Federal district courts disagree on the reach of the Supreme Court's holding in Pereira . Some district courts have found that Pereira extends no further than the stop-time rule, and thus it does not serve as a basis for a § 1326(d) collateral attack. See, e.g. , United States v. Chavez , No. 2:17-CR-40106-01-HLT, 2018 WL 6079513 (D. Kan. Nov. 21, 2018).2 Other district courts have found that Pereira clarifies what a notice must contain to be a "notice to appear" under § 1229(a), and that because a putative notice that omits the time and place of the removal proceedings is not a "notice to appear," the filing of a such a notice does not confer jurisdiction on an immigration court. See, e.g. , United States v. Cruz-Jimenez , No. A-17-CR-00063-SS, 2018 WL 5779491 (W.D. Tex. Nov. 2, 2018), appeal docketed , No. 18-50943 (5th Cir. Nov. 8, 2018). District courts that have concluded that Pereira extends to other contexts are themselves divided, however. Some have found that, because the immigration court lacked jurisdiction and could not issue a valid order of removal, a defendant need not show under § 1326(d) that he exhausted administrative remedies or that he was denied the opportunity for judicial review; in those cases, the defendant's collateral attack succeeds. See, e.g. , United States v. Ortiz , 347 F.Supp.3d 402, 2018 WL 6012390 (D.N.D. Nov. 7, 2018). Others have found that, even though a notice is defective under Pereira , the defendant can waive that defect and must still show that he exhausted administrative remedies and was denied judicial review; a defendant's collateral attack can thus fail despite the defect. See, e.g. , United States v. Lira-Ramirez , No. 18-10102-JWB, 2018 WL 5013523 (D. Kan. Oct. 15, 2018).

B. Immigration Court's Jurisdiction

Defendant emphasizes that the August 2008 Notice to Appear did not provide the date and time of his master hearing and contends, therefore, that it is not a "notice to appear" under § 1229(a). Since jurisdiction does not vest with the immigration court until a "notice to appear" is filed, he argues, the immigration court was without jurisdiction to order him removed from the United States.

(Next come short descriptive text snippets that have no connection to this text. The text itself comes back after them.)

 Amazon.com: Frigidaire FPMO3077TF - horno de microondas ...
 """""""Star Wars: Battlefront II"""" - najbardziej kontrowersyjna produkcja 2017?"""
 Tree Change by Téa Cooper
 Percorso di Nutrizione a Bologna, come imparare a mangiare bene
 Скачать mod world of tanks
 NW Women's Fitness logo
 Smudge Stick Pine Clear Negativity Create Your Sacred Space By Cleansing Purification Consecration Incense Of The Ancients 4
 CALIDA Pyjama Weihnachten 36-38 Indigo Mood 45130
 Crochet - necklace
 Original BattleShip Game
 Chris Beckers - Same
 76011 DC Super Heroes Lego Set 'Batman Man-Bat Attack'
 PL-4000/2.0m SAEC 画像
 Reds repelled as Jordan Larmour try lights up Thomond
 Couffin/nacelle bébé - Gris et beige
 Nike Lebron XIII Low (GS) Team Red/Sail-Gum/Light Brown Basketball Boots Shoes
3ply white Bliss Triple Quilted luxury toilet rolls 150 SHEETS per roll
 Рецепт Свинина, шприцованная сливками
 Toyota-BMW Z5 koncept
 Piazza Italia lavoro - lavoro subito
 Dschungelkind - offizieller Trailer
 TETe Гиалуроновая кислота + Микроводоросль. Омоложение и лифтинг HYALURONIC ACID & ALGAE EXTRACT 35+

The Government contends that Congress did not address by statute whether or when jurisdiction vests in the immigration court, and thus that issue is governed by the regulations implemented by the Attorney General. It argues that since the regulatory definition of a "notice to appear" does not require time-and-place information, 8 C.F.R. § 1003.15(b), the August 2008 Notice to Appear was valid and sufficient to confer jurisdiction on the immigration court.

Judge Bowman agreed with Defendant, finding that only a valid "notice to appear" can confer jurisdiction on the immigration court, and that a notice is invalid if it omits the date-and-time information. Judge Bowman further found that a lack of jurisdiction cannot be waived, and that an invalid notice cannot be cured by subsequent service of a "notice of hearing." Therefore, since the immigration court lacked jurisdiction, Judge Bowman recommends finding that Defendant's removal proceedings were fundamentally unfair and ordering that the indictment be dismissed.

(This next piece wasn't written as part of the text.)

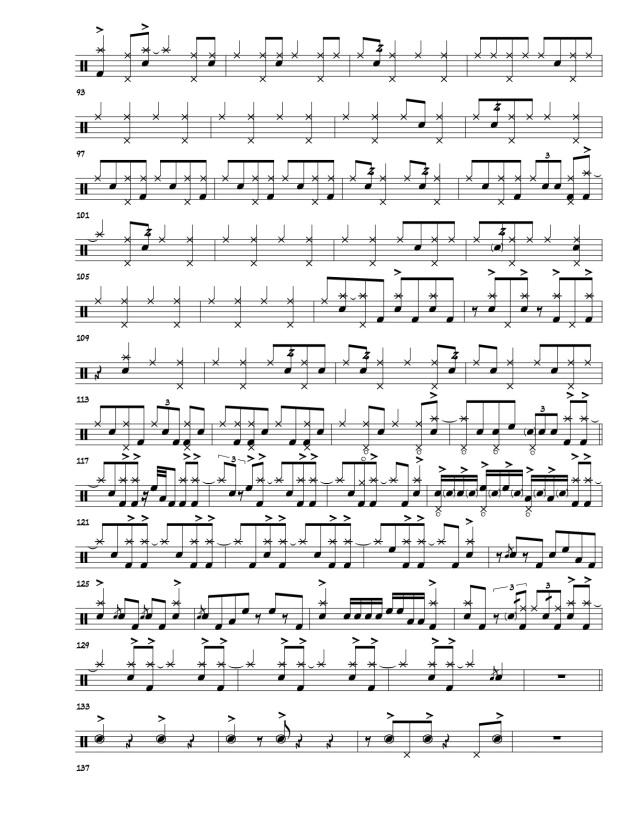 Joey Baron Doxy drum transcription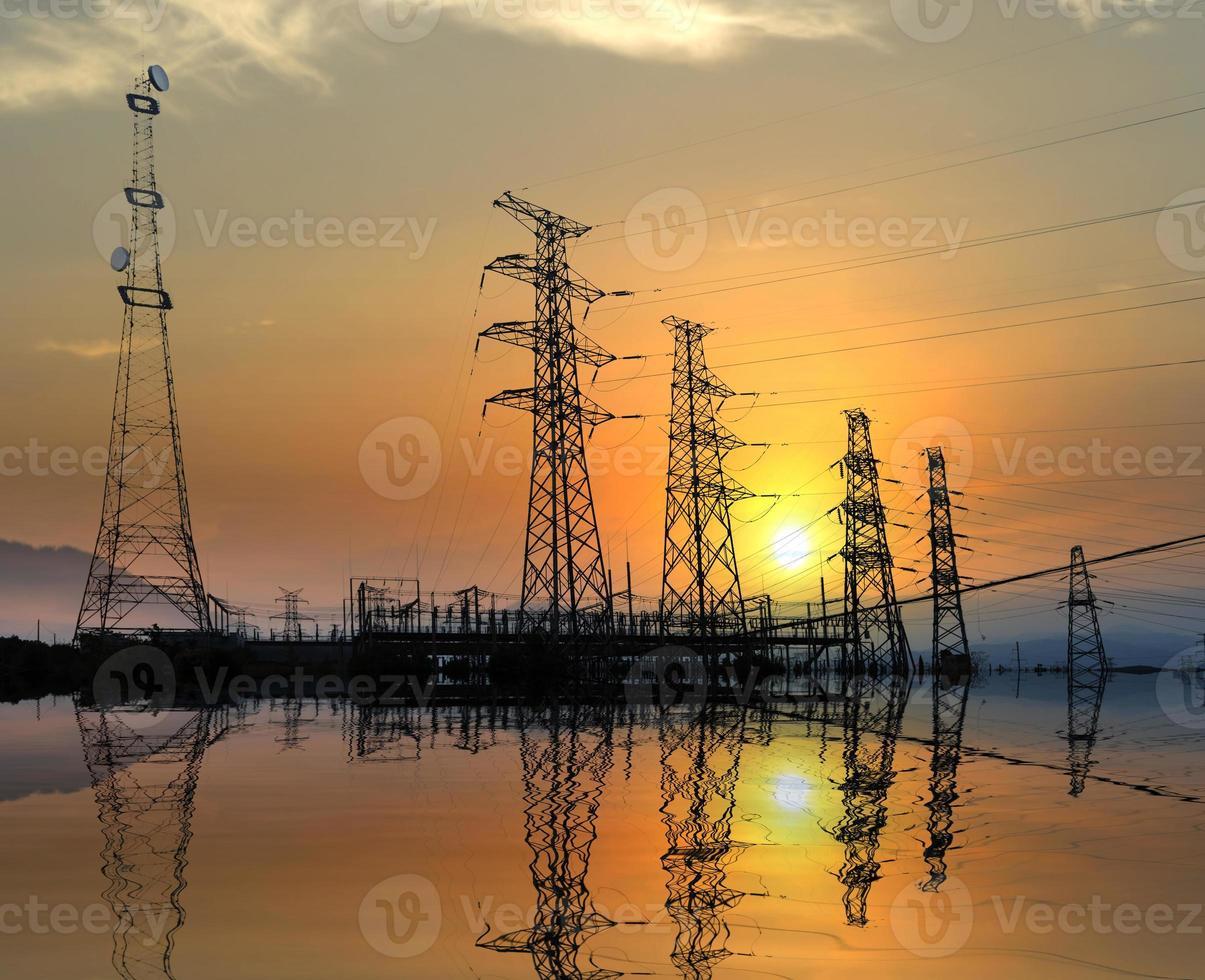 high voltage post photo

In its Objections, the Government urges this Court to follow the other cases in this district that have rejected arguments identical to Defendant's. The Government argues that Pereira expressly limited its holding to cases involving the stop-time rule, which is not at issue in this case. The Government asserts that, if Pereira did have such far-reaching consequences, the Supreme Court would not have remanded for further proceedings because there would be no jurisdiction for such proceedings. The Government also argues the Court should adhere to pre- Pereira case law upholding the two-step practice of serving a notice without time-and-place information and then a subsequent notice of hearing containing that information, and to post- Pereira administrative decisions that reject a broad reading of Pereira .

The Court agrees with Defendant. Although the Supreme Court narrowly defined the issue in Pereira , it held clearly and repeatedly that a notice that omits the time and place of the removal proceedings "is not a ‘notice to appear under section 1229...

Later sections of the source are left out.